Production from its assets in Egypt – acquired in September of last year in a deal with Shell – averaged just 35,500 barrels of oil equivalent per day (boepd). It is now guiding full year production of between 33,000 and 36,000 boepd, down from a range of 37,000 to 43,000 previously.

READ MORE: Capricorn Energy, formerly Cairn Energy, and Tullow Oil to merge

Capricorn only drilled 14 of the 20 wells intended in the first half after two of its five rigs encountered delays. Those rigs should be operating on wells this quarter, Capricorn said, allowing production to scale up.

Turning to its operations in the UK North Sea, the Scottish company said its Diadem well near the Shell Nelson platform had failed to find hydrocarbons after drilling to a depth of 51 metres. It will now be permanently plugged and abandoned, following the same fate as Capricorn’s Jaws well in the first half of this year.

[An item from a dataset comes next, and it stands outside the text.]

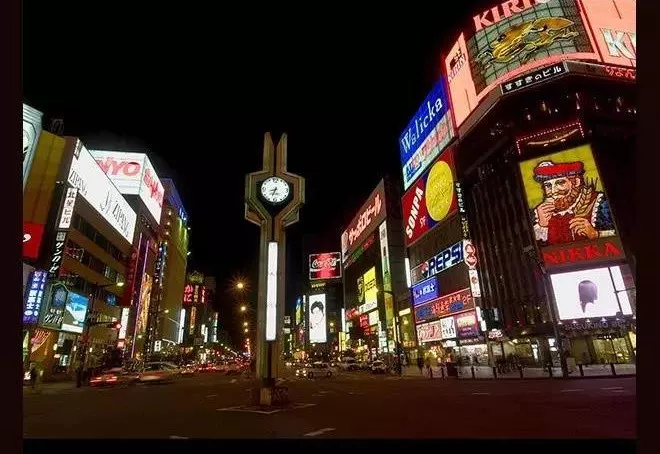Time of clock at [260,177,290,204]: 8:33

Capricorn is partnered 50-50 with Shell on both Jaws and Diadem. In total, Capricorn spent $27.3m on exploration in the UK in the first half of the year, the majority of which was spent on those two wells.

“This is the first set of results with full production from the portfolio in Egypt, and investors will be disappointed with the results after the high hopes from last year,” said Ashley Kelty, senior analyst at Panmure Gordon.

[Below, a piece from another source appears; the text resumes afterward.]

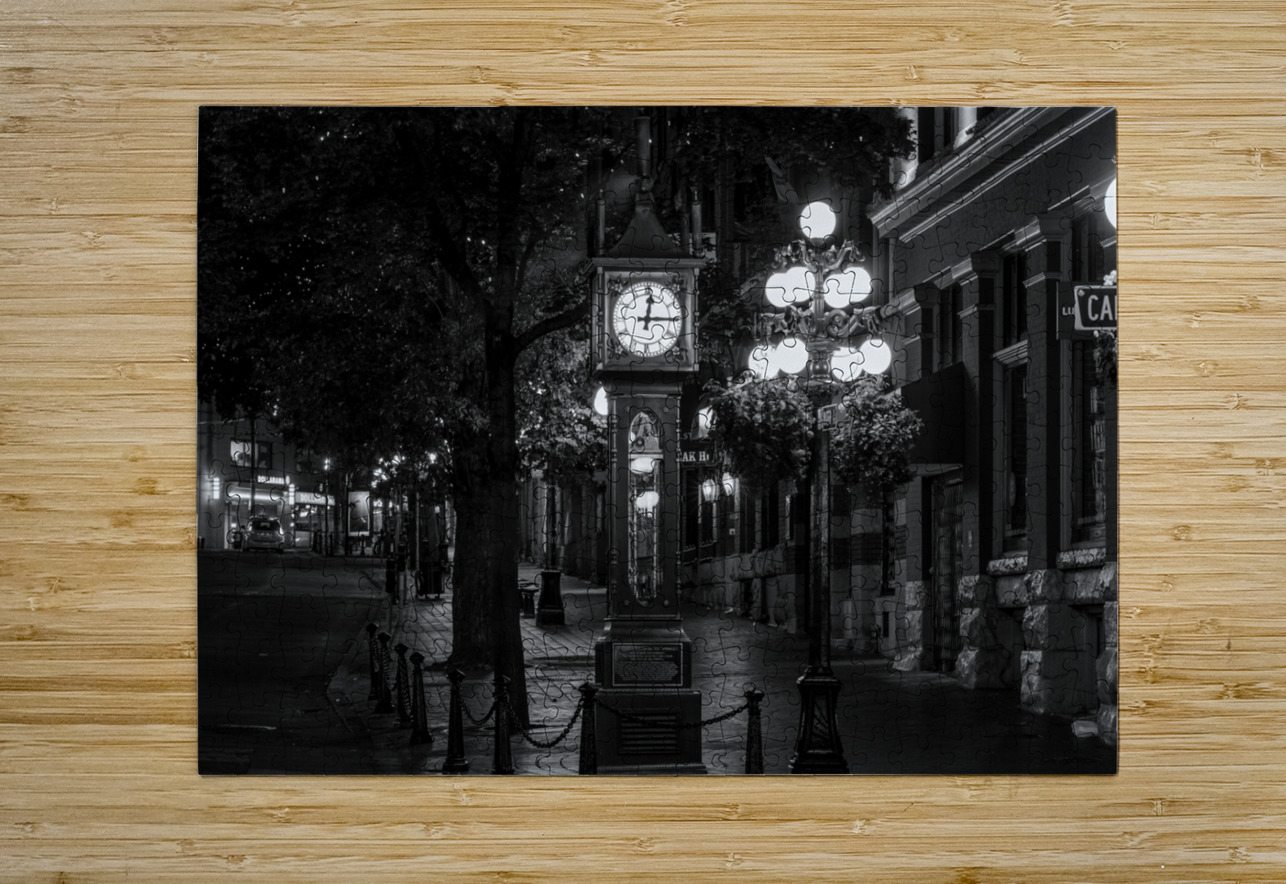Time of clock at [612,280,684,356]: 12:14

“However the elephant in the room remains the terms of the takeover by Tullow Oil – suggestions from investors that the deal may be rejected due to the low premium of [less than] 5%, and this will be at the forefront of investors’ minds for the time being.

“Needless to say, these results will not impress Tullow investors either.”

READ MORE: Edinburgh oil firm gets long-awaited tax refund in India

The merger with Tullow is expected to go to a shareholder vote in October or November. Assuming it is passed, it would then need to be approved by a court with completion targeted by the end of the year.

Capricorn said it was “delighted” to return more than $500m (£433.8m) to shareholders in July after receiving a tax refund of approximately $1.06 billion from the Indian Government, bringing an end to a dispute that started in 2014.

The row started after the Government of India imposed a retrospective tax bill on what was then Cairn Energy in 2014. It concerned events leading up to the flotation of Cairn’s former subsidiary in India in 2007 and a related initial public offering.

The remaining proceeds will be used to strengthen Capricorn’s balance sheet, allowing the company to focus on securing “sustainable short-cycle production to support cash flow generation”.

“The acquisition of the Egypt assets last year was a first step in the new growth platform and met an ambition to operate in regions with strong demand trends,” Capricorn said.

“We intend to use our balance sheet strength and differentiated financial flexibility to add further scale to our production base in the next phase of strategic delivery.

“The proposed merger with Tullow Oil is an acceleration of this strategy and presents a unique opportunity to create a leading African energy company with a material and diversified asset base and a portfolio of investment opportunities delivering significant production growth and sustainable, regular dividends.”

But the company also noted that the implied value of the merger with Tullow is less than Capricorn’s current net asset value. Shares in Capricorn closed yesterday’s trading 5.4p lower at 229p.